▸ SHORT PROBLEM 1
In the Geiger counter thread, rewrite as a short list the paragraph that begins "A Geiger counter is used to detect ionizing radiation," keeping its main facts.
▸ SHORT PROBLEM 2
Carry on the Geiger counter thread from the point where it stops.

▸ EXTRACTED TEXT
Electric field inside a conducting cylinder with wire

1. Oct 13, 2010

Liquidxlax

1. The problem statement, all variables and given/known data

You don't really need to read the top paragraph.

A Geiger counter is used to detect ionizing radiation. The detector consists of a thin wire that is surrounded by a concentric circular conducting cylinder. A high voltage is applied to the wire so that it has a positive charge and the surrounding cylinder has the same amount of negative charge. This establishes a very strong electric field inside the cylinder. A low pressure inert gas is inside the cylinder, so that when radiation enters the cylinder it ionizes a few of the gas atoms, and the resulting free electrons are attracted to the positive wire. The e field is so strong as to enable the gas atoms between collisions to gain enough energy to ionize these atoms as well, creating more free electrons, and a chain reaction ensues. An "avalanche" of electrons reaches the wire that is collected by the wire and generates a signal.

Suppose the radius of the central wire is 25x10^(-6)m, the cylinder has a 0.014m radius and the cylinder length is 0.16m. The electric field magnitude at the cylinder wall is 2.9x10^(4) N/C. What is the amount of charge and it's polarity on the central wire?

2. Relevant equations

Er = (4pikQ)/(2pirL) cylinder charge distribution

rho = Q/L

surface area cylinder 2piRL

3. The attempt at a solution

E = kQ/2piRL + KQ/2pirL

can't get the latex or w.e to work hold on

2. Oct 13, 2010

collinsmark

Hello Liquidxlax,
Okay, that equation is good for the electric field in the region outside of a very long, charged wire or cylinder. Which is good, because we are concerned with a region outside of a central wire for now.

If you didn't derive the equation yourself, you can use Gauss' law to derive it, if you wanted to. :

$$\oint_S \vec E \cdot d \vec A = \frac{Q_{enc}}{\epsilon_0}$$

$$E(2 \pi r \ell) = \frac{Q_{enc}}{\epsilon_0}$$

$$E = \frac{Q_{enc}}{(2 \pi r \ell)\epsilon_0}$$

And noting that $k = 1/(4 \pi \epsilon_0)$

$$E = \frac{4 \pi k Q_{enc}}{2 \pi r \ell}$$

[Edit: And by the way, r here is the radius of the hypothetical Guassian surface, not the radius of the wire itself. It is assumed that r is greater than the radius of the wire, since we're trying to find the electric field contribution from the wire, in the region outside of the wire.]

The reason why I went through all of that was to demonstrate Gauss' law. I'd like you to use it again below.
So far so good.

▸ EXTRACTED ENTRIES

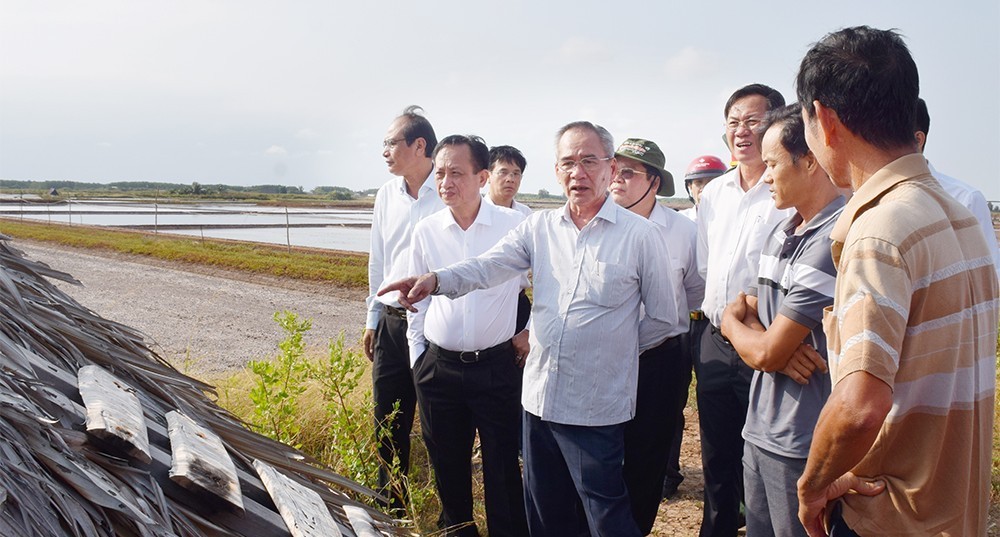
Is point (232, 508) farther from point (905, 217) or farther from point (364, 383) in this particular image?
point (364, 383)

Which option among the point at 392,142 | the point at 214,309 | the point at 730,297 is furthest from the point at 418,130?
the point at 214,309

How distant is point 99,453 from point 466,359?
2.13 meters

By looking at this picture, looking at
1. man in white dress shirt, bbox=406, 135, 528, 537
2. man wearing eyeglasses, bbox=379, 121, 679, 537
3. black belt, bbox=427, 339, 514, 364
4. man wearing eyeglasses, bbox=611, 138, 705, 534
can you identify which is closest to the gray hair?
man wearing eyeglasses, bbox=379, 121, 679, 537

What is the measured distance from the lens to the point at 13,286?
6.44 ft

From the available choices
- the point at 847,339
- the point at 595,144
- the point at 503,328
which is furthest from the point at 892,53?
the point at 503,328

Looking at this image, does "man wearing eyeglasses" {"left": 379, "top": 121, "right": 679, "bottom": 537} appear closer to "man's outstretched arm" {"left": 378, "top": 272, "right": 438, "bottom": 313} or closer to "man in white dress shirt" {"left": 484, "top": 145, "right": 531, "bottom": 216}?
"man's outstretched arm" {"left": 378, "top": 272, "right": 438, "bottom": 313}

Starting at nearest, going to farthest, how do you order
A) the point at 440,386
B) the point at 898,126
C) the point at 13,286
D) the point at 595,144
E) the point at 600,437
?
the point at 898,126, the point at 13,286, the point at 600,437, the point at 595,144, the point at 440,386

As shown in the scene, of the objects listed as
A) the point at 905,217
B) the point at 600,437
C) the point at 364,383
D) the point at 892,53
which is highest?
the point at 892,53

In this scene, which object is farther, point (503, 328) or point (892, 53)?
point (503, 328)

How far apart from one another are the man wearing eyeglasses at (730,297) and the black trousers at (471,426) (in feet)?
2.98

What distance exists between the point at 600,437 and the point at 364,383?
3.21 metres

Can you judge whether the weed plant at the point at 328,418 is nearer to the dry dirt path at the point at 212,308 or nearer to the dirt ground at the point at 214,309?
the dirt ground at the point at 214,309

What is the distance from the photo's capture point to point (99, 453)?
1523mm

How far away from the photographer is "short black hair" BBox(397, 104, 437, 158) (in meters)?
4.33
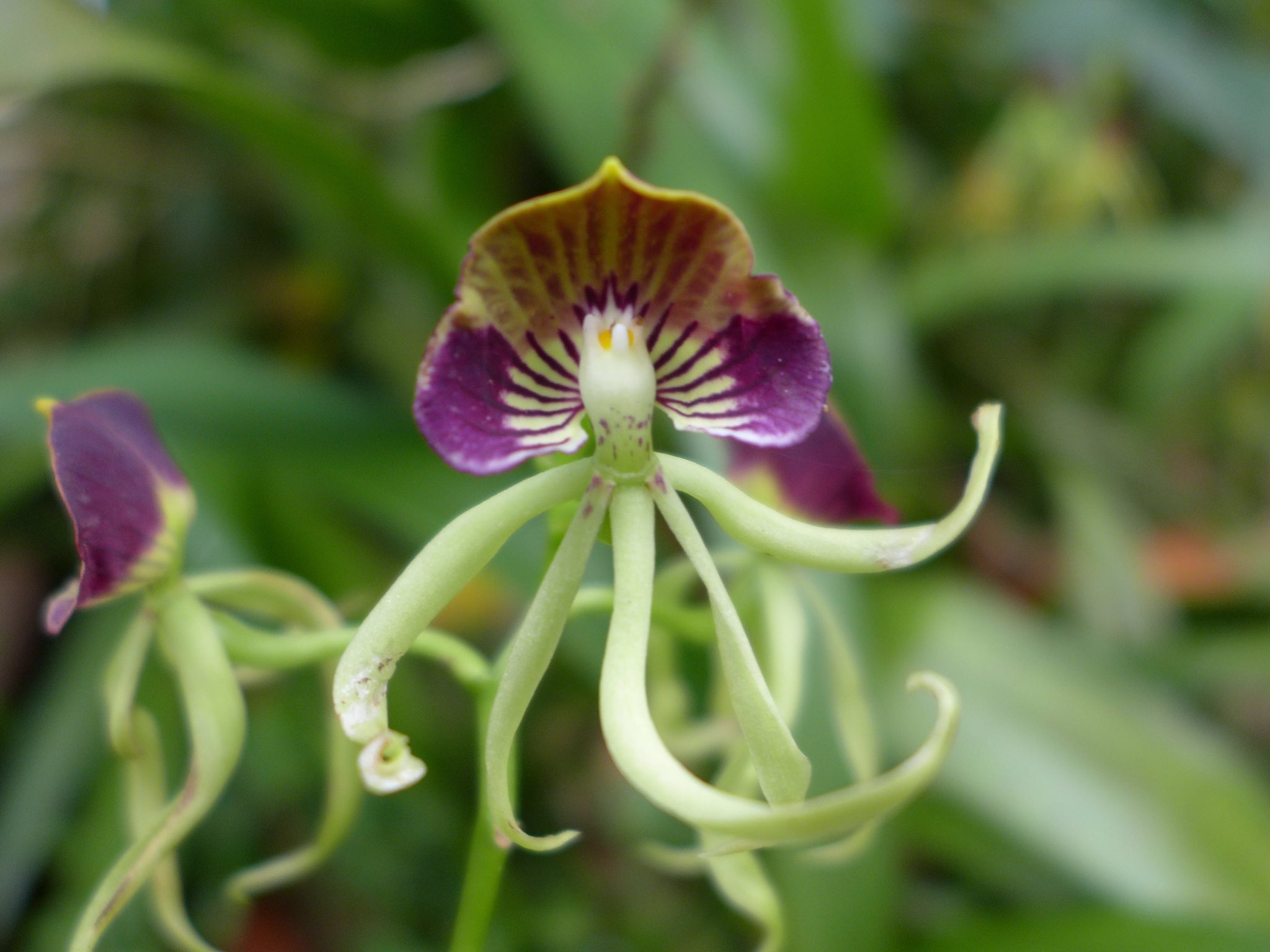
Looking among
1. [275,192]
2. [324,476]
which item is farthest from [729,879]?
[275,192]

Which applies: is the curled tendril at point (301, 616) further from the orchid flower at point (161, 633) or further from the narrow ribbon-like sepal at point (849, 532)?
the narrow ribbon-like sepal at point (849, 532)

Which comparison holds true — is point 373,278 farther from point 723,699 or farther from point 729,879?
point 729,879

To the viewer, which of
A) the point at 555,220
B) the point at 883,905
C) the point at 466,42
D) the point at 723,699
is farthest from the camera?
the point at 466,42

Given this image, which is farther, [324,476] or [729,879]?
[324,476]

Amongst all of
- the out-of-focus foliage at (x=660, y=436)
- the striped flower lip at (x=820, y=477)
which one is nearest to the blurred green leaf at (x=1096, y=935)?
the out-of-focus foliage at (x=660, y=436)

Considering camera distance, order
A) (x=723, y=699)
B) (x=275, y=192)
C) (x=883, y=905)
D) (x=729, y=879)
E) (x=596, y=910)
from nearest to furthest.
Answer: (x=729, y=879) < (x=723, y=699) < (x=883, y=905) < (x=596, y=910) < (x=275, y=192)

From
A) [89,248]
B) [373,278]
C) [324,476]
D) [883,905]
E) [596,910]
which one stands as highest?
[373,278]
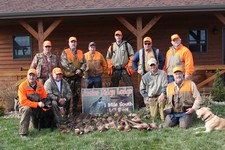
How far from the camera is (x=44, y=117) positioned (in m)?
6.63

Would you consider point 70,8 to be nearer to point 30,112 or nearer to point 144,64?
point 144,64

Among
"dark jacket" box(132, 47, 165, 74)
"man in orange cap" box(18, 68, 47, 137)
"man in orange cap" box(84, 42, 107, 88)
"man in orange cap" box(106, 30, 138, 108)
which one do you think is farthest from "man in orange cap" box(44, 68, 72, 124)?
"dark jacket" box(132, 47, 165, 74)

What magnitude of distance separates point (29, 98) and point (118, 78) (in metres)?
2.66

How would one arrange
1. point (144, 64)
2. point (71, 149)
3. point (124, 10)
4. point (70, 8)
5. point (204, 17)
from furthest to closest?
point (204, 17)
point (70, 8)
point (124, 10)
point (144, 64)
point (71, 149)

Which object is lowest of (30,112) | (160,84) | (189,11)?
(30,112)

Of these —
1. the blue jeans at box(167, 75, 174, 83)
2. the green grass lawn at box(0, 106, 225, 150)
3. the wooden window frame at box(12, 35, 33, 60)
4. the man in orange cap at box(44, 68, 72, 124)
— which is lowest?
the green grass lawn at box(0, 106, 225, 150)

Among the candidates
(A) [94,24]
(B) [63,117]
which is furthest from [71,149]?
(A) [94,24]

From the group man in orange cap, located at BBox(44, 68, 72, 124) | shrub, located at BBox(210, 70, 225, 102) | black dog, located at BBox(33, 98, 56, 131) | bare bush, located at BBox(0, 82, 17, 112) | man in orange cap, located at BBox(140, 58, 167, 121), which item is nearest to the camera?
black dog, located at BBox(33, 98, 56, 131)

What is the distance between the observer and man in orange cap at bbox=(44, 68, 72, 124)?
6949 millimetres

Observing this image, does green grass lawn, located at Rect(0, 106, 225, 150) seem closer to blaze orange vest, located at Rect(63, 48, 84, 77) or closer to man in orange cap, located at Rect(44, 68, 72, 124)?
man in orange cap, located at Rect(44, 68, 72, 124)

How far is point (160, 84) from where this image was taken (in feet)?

▸ EXPECTED ANSWER 1
- A Geiger counter detects ionizing radiation.
- It has a thin wire inside a concentric circular conducting cylinder.
- A high voltage gives the wire a positive charge and the cylinder an equal negative charge, which creates a very strong electric field inside.
- The cylinder holds a low-pressure inert gas. Radiation ionizes a few gas atoms, and the freed electrons are drawn toward the positive wire.
- The field is strong enough that these electrons gain enough energy between collisions to ionize more atoms, which starts a chain reaction.
- The resulting "avalanche" of electrons is collected by the wire and generates a signal.

▸ EXPECTED ANSWER 2
For our purposes, yes, that's right (we can ignore the end-caps).
Umm, :uhh: I'm not sure where that came from either.

It seems to me like you are trying to find the electric field contribution of the charged, hollow cylinder, and incorrectly applying it inside the cylinder. But you're not doing something right.

You might be able to easily figure it out by finding the electric field contribution of a charged, hollow cylinder, inside the cylinder.

You can use Gauss' law to derive that too. Forget about the wire in the center for the moment (we've already found the electric field contribution of that). Use Gauss' law to find the electric field inside of a thin, hollow, charged cylinder.

$$\oint_S \vec E \cdot d \vec A = \frac{Q_{enc}}{\epsilon_0}$$

I'll let you take it from here (hint: the charge enclosed within the region inside of a thin, hollow, charged cylinder is zero -- there isn't any charge on the inside, it's all on the cylinder's surface! ).

Last edited: Oct 13, 2010
3. Oct 13, 2010

Liquidxlax

lol well if that is true, what is the significance of the cylindrical shell around the, but not to signify a radius at which an electric field was measured?

ps. my prof sucks and sucked at trying to teach gauss's law. So my understanding of it isn't very good

oh and i'm not sure about the polarity thing still

4. Oct 13, 2010

collinsmark

For regions inside the thin, hollow, long cylinder, the charge on the cylinder has no bearing on the electric field inside.

This is the same idea for a hollow, spherical shell. The electric field inside of a hollow spherical shell (with uniform charge distribution about its surface) is always zero, as long as there are no other charges around.

So what is the significance of the cylinder at all for this particular problem? Well, ask yourself what is the electric field in the region outside of the cylinder (with the oppositely charged wire inside). Of course, before you get there, your first question is what is the total charge enclosed within the Gaussian surface outside of the cylinder. But now there are two things that are charged: the wire and the cylinder.
Gauss' law is a great tool, but it takes practice.
The problem statement says that the wire has a positive charge, and the cylinder has a negative charge of the same magnitude. In other words, the charge on the wire is Q, and the charge on the cylinder is -Q.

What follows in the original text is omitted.